STATED EXERCISE 1
From the Aeon of Sands interview, list the things that the player's choices during dialogue cutscenes mainly influence.
STATED EXERCISE 2
According to the Aeon of Sands interview, who is the protagonist and what is his position?
STATED EXERCISE 3
Carry the Aeon of Sands interview forward, starting with a reply to the question about whether the party will be dynamic or fixed.

The game has a rich story to explore; that happens in the dialogues’ cutscenes when you advance in the game. Your choices during these cutscenes influence mainly four things:
  • the mazes, which might be accessed, which might not, and what different handcrafted content they have;
  • the possible addition of new party members;
  • the overall personality of the main character, providing the basis for the end of the game, of which there are three;
  • the knowledge of the player about the answer to the question: what’s really going on?
Choices depend on each other; also earlier choices can influence the game much later than expected.

Then there are some random encounters, which might happen during travels.

There are no traditional side-quests: there is our protagonist, Setrani, a lowly clerk of the city of Pantella, and his wanderings in the desert, unwillingly chasing something hidden in the land, and chased by a lot of things and people who want usually to kill him, eat him, and sometimes, worse, use him.

We give you three examples of the above, without spoiling you anything:

You can stumble into a treasure hunt in the middle of the sands, provided you have the right item;
having a specific character in a specific situation and making it doing something odd in your place, opens up a chain of events with far reaching consequences; you might find that an very odd object that you acquired early on opens an unexpected optional path.

All of the dialogue cutscenes are accompanied by hand-drawn illustrations: there are about 80,000 words of dialogue, and more than 240 illustrations.


Exclusive new footage!

Michael Hoffmann :

Assuming there are some challenging battles in the game. What should the player consider in order to beat it? (e.g. correct weapons to exploit the type of armor, have spells ready etc.)

Florian: LUCK ;-)

Marco: The progress of the party in the game depends on the items you find and choose to take with you. Nearly all items have positive and negative values, too, that influence your characters’ state, so you have to choose wisely, because each item, beside the consumable ones (food, healing, reagents), occurs mostly only once per game. This means that it's less about having a powerful character and more about how you play it.

Luca Giudice:

Will it be, despite having outdoors, a pure first person crawler (Like Ishar) or will it have some 2D elements (Like Amberstar)?

Aeon of Sands has first person for exploration and combat, and it has top-down view when travelling on the world map. Plus of course the hundreds of illustrated dialogues.

Luca Giudice:

How advanced will RPG interaction elements with NPCs be?

Dialogues dynamically change depending on items owned, earlier choices and companions in the party. Companions might interact in further dialogues and open or close specific paths; during exploration and combat, however, you have full control over them.

Luca Giudice:

- Will the party be dynamic (Like EoB or Amberstar where you could recruit new members during the adventure) or will it be fixed (Like Dungeon Master)?

EXTRACTED INFORMATION
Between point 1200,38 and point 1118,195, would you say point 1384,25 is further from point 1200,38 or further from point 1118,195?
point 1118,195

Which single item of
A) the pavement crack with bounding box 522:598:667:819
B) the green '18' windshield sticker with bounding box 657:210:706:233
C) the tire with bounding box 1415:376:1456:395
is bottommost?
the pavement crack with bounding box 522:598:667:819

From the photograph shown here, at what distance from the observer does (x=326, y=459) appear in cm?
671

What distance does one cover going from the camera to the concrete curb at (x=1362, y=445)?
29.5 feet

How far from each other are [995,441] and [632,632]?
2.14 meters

EXERCISE OUTPUT 1
- The mazes: which ones can be accessed and what handcrafted content they have
- The possible addition of new party members
- The main character's overall personality, which forms the basis for the game's ending (one of three)
- The player's knowledge of what is really going on

EXERCISE OUTPUT 2
The protagonist is Setrani, a lowly clerk of the city of Pantella.

EXERCISE OUTPUT 3
Dynamic: You start with the protagonist only, Setrani, and you might meet and add companions to the party, or choose not to; but you don’t ever go into a tavern and recruit them: they are embedded in the story. If a companion dies in the course of the adventure, it is lost forever (until the next new game), but you can continue to play and also finish the game. But it might be even harder. If you lose Setrani, the game ends.

Luca Giudice:

Suggested Hardware specs to run the game?

Minimum:
Intel® Core™ i3 or higher
Graphic card supporting OpenGL 2.1+/GLSL 1.40+, 1 GB VRAM
Windows 7+/newest Linux/updated MacOSX
4 GB RAM and 500 MB Harddisk

Rodion Pulsar:

Will we have to manage food and water, and if so, will being in the desert impact the need for water ?

We decided early on not to have hunger and thirst micro-management; you still have to manage the consumable resources you find, that can help you recover HP and Stamina and recover from mana saturation.

Rodion Pulsar:

Will this also impact items? (thinking about desert armors from Dune, recycling body's fluids)

Not like you describe, but to overcome certain environments you have to protect your characters with specific items.

Rodion Pulsar:

Is it a totally new universe in term of monsters, weapons, items, etc, or will we have "usual AD&D" corresponding names (long sword +1 etc) ?

It is totally new!

The Aeon of Sands world is a post-civilisation one, very low on resources, it has an extreme climate, and even its magic is something dangerous that comes from an unbalanced nature: what Setrani scavenges during his travels is almost always a specific item for which he had to pay somehow with his own health; the least we can do for him is to compensate him with something specific each time.

We have written a complete backstory for the game world; if you want to read some insight on it, we have a short exposé at:

https://blog.aeonofsands.com/2015/07/the-desert-and-you.html

While race and class concepts are mostly hidden to the player, we have designed tribes and professions for humans, and designed our own beast and monster races.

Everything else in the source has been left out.